(REQUIRED WORK):
#1 According to the passage below on EY's fraud investigation services, how much data does the average investigation require EY to store and sift through?
#2 Write a continuation of the passage below on EY's fraud investigation services, starting after its final sentence.

EY is bent on expanding its fraud investigation and dispute services unit here. Last year, it invested US$1 million in its first
eDiscovery data centre here. The Serangoon office is a node in a network including three other data centres in Hong Kong, Sydney and Shanghai that will help EY serve its clients who have offices throughout the Asia-Pacific region.
“Why a data centre? Big data,” explained Mr Khoo. “Today, we have high volumes of data with high velocity that change all the time – voice and e-mail correspondence, data coming from mobile devices – all this has caused an explosion of data.”
In the past, investigators used to be able to work on cases uploaded onto mobile platforms. Now those are too small. The average investigation requires EY to store and sift through some four terabytes of data in a high-security environment. One terabyte is 1,000 gigabytes.
To predict fraud, keyword searches are run to catch patterns that are associated with fraud.
One pattern is the use of phrases such as “help fee”, “resolution data” or “facilitation pay” to describe improper payments. Another pattern is for fraudsters to transfer money through different counterparties.

(DATA ROWS):
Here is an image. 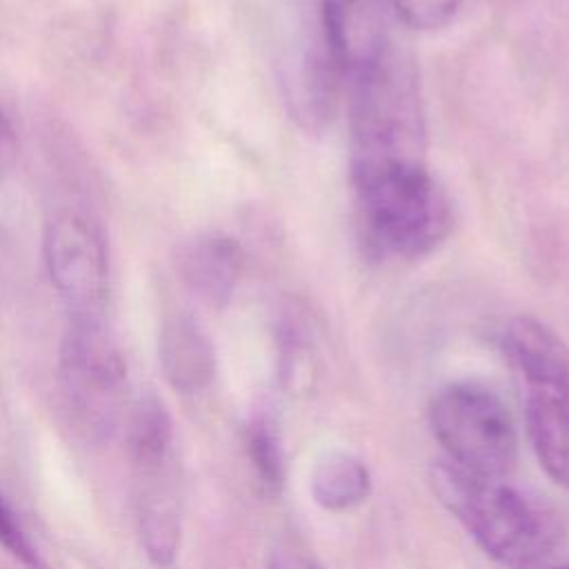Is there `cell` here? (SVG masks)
Listing matches in <instances>:
<instances>
[{"mask_svg":"<svg viewBox=\"0 0 569 569\" xmlns=\"http://www.w3.org/2000/svg\"><path fill=\"white\" fill-rule=\"evenodd\" d=\"M429 480L447 511L496 562L531 569L553 553L560 536L553 513L505 478L476 476L442 460Z\"/></svg>","mask_w":569,"mask_h":569,"instance_id":"1","label":"cell"},{"mask_svg":"<svg viewBox=\"0 0 569 569\" xmlns=\"http://www.w3.org/2000/svg\"><path fill=\"white\" fill-rule=\"evenodd\" d=\"M349 78L351 176L425 162V118L411 60L389 44Z\"/></svg>","mask_w":569,"mask_h":569,"instance_id":"2","label":"cell"},{"mask_svg":"<svg viewBox=\"0 0 569 569\" xmlns=\"http://www.w3.org/2000/svg\"><path fill=\"white\" fill-rule=\"evenodd\" d=\"M127 451L140 545L156 567H171L182 542L180 467L171 416L153 391L140 396L129 413Z\"/></svg>","mask_w":569,"mask_h":569,"instance_id":"3","label":"cell"},{"mask_svg":"<svg viewBox=\"0 0 569 569\" xmlns=\"http://www.w3.org/2000/svg\"><path fill=\"white\" fill-rule=\"evenodd\" d=\"M351 182L373 256H422L451 229V204L425 162L373 169Z\"/></svg>","mask_w":569,"mask_h":569,"instance_id":"4","label":"cell"},{"mask_svg":"<svg viewBox=\"0 0 569 569\" xmlns=\"http://www.w3.org/2000/svg\"><path fill=\"white\" fill-rule=\"evenodd\" d=\"M127 367L104 313H71L60 345V389L71 425L104 440L118 425Z\"/></svg>","mask_w":569,"mask_h":569,"instance_id":"5","label":"cell"},{"mask_svg":"<svg viewBox=\"0 0 569 569\" xmlns=\"http://www.w3.org/2000/svg\"><path fill=\"white\" fill-rule=\"evenodd\" d=\"M429 427L447 460L469 473L507 478L518 460L511 411L491 389L476 382L445 387L429 407Z\"/></svg>","mask_w":569,"mask_h":569,"instance_id":"6","label":"cell"},{"mask_svg":"<svg viewBox=\"0 0 569 569\" xmlns=\"http://www.w3.org/2000/svg\"><path fill=\"white\" fill-rule=\"evenodd\" d=\"M51 284L71 313H104L109 256L100 227L82 211L60 209L44 229Z\"/></svg>","mask_w":569,"mask_h":569,"instance_id":"7","label":"cell"},{"mask_svg":"<svg viewBox=\"0 0 569 569\" xmlns=\"http://www.w3.org/2000/svg\"><path fill=\"white\" fill-rule=\"evenodd\" d=\"M391 9V0H322V38L345 76L393 44L389 38Z\"/></svg>","mask_w":569,"mask_h":569,"instance_id":"8","label":"cell"},{"mask_svg":"<svg viewBox=\"0 0 569 569\" xmlns=\"http://www.w3.org/2000/svg\"><path fill=\"white\" fill-rule=\"evenodd\" d=\"M525 422L538 465L556 485L569 487V382L527 385Z\"/></svg>","mask_w":569,"mask_h":569,"instance_id":"9","label":"cell"},{"mask_svg":"<svg viewBox=\"0 0 569 569\" xmlns=\"http://www.w3.org/2000/svg\"><path fill=\"white\" fill-rule=\"evenodd\" d=\"M158 358L167 382L184 396L204 391L216 378L213 342L187 313L169 316L162 322Z\"/></svg>","mask_w":569,"mask_h":569,"instance_id":"10","label":"cell"},{"mask_svg":"<svg viewBox=\"0 0 569 569\" xmlns=\"http://www.w3.org/2000/svg\"><path fill=\"white\" fill-rule=\"evenodd\" d=\"M178 271L187 289L202 302L222 307L242 273V249L224 233H204L184 244Z\"/></svg>","mask_w":569,"mask_h":569,"instance_id":"11","label":"cell"},{"mask_svg":"<svg viewBox=\"0 0 569 569\" xmlns=\"http://www.w3.org/2000/svg\"><path fill=\"white\" fill-rule=\"evenodd\" d=\"M500 347L525 387L569 382V349L540 320L529 316L511 318L502 329Z\"/></svg>","mask_w":569,"mask_h":569,"instance_id":"12","label":"cell"},{"mask_svg":"<svg viewBox=\"0 0 569 569\" xmlns=\"http://www.w3.org/2000/svg\"><path fill=\"white\" fill-rule=\"evenodd\" d=\"M309 491L322 509L349 511L369 498L371 473L358 456L329 451L316 460L309 476Z\"/></svg>","mask_w":569,"mask_h":569,"instance_id":"13","label":"cell"},{"mask_svg":"<svg viewBox=\"0 0 569 569\" xmlns=\"http://www.w3.org/2000/svg\"><path fill=\"white\" fill-rule=\"evenodd\" d=\"M244 451L253 473L267 493L284 485V449L278 422L269 411H256L244 427Z\"/></svg>","mask_w":569,"mask_h":569,"instance_id":"14","label":"cell"},{"mask_svg":"<svg viewBox=\"0 0 569 569\" xmlns=\"http://www.w3.org/2000/svg\"><path fill=\"white\" fill-rule=\"evenodd\" d=\"M0 547L13 560H18L24 569H47L44 558L40 556L38 547L31 542V538L22 529L18 516L4 500L2 491H0Z\"/></svg>","mask_w":569,"mask_h":569,"instance_id":"15","label":"cell"},{"mask_svg":"<svg viewBox=\"0 0 569 569\" xmlns=\"http://www.w3.org/2000/svg\"><path fill=\"white\" fill-rule=\"evenodd\" d=\"M462 0H391L398 18L413 29H438L445 27Z\"/></svg>","mask_w":569,"mask_h":569,"instance_id":"16","label":"cell"},{"mask_svg":"<svg viewBox=\"0 0 569 569\" xmlns=\"http://www.w3.org/2000/svg\"><path fill=\"white\" fill-rule=\"evenodd\" d=\"M16 158H18V136L7 111L0 104V176L13 169Z\"/></svg>","mask_w":569,"mask_h":569,"instance_id":"17","label":"cell"},{"mask_svg":"<svg viewBox=\"0 0 569 569\" xmlns=\"http://www.w3.org/2000/svg\"><path fill=\"white\" fill-rule=\"evenodd\" d=\"M267 569H322L311 556H307L300 549L293 547H278L271 558Z\"/></svg>","mask_w":569,"mask_h":569,"instance_id":"18","label":"cell"},{"mask_svg":"<svg viewBox=\"0 0 569 569\" xmlns=\"http://www.w3.org/2000/svg\"><path fill=\"white\" fill-rule=\"evenodd\" d=\"M562 569H569V567H562Z\"/></svg>","mask_w":569,"mask_h":569,"instance_id":"19","label":"cell"}]
</instances>
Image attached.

(SOLVED TASKS):
#1 Some four terabytes.

#2
After the predictive coding and manual checks, a data set might yield only 100 or 200 “hot documents” that are relevant to the investigation.
“Basically, we’re taking large amounts of data and looking for patterns of behaviour that may indicate malfeasance,” said EY fraud investigation and dispute services managing partner Chris Fordham.
EY’s fraud investigation team has tripled in strength over the last four years, and Mr Fordham intends for it to double in the next year or two.
But EY is not the only firm eyeing this market. “Everyone’s trying to build teams as well, and you can say there’s a war for talent here,” said Mr Fordham.